[TO DO] Convert every line of the entries below into a JSON list of strings, with one string per line and blank lines omitted.

Start of DATASET

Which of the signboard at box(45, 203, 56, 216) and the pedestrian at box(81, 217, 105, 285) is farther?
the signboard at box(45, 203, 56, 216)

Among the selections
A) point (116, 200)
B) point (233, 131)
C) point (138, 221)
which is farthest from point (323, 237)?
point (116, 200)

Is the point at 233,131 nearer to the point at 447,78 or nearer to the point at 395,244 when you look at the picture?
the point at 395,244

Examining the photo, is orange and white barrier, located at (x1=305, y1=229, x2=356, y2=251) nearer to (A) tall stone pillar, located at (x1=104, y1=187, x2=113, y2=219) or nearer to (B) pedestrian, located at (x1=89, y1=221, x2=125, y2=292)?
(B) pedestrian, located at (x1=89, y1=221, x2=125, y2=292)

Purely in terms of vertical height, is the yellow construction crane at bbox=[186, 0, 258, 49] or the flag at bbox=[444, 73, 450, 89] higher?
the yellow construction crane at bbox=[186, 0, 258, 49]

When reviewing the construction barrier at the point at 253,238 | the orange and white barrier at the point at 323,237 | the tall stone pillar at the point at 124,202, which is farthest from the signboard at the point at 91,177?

End of DATASET

[RESPONSE]
[
  "Which of the signboard at box(45, 203, 56, 216) and the pedestrian at box(81, 217, 105, 285) is farther?",
  "the signboard at box(45, 203, 56, 216)",
  "Among the selections",
  "A) point (116, 200)",
  "B) point (233, 131)",
  "C) point (138, 221)",
  "which is farthest from point (323, 237)?",
  "point (116, 200)",
  "Is the point at 233,131 nearer to the point at 447,78 or nearer to the point at 395,244 when you look at the picture?",
  "the point at 395,244",
  "Examining the photo, is orange and white barrier, located at (x1=305, y1=229, x2=356, y2=251) nearer to (A) tall stone pillar, located at (x1=104, y1=187, x2=113, y2=219) or nearer to (B) pedestrian, located at (x1=89, y1=221, x2=125, y2=292)?",
  "(B) pedestrian, located at (x1=89, y1=221, x2=125, y2=292)",
  "Purely in terms of vertical height, is the yellow construction crane at bbox=[186, 0, 258, 49] or the flag at bbox=[444, 73, 450, 89] higher?",
  "the yellow construction crane at bbox=[186, 0, 258, 49]",
  "When reviewing the construction barrier at the point at 253,238 | the orange and white barrier at the point at 323,237 | the tall stone pillar at the point at 124,202, which is farthest from the signboard at the point at 91,177?"
]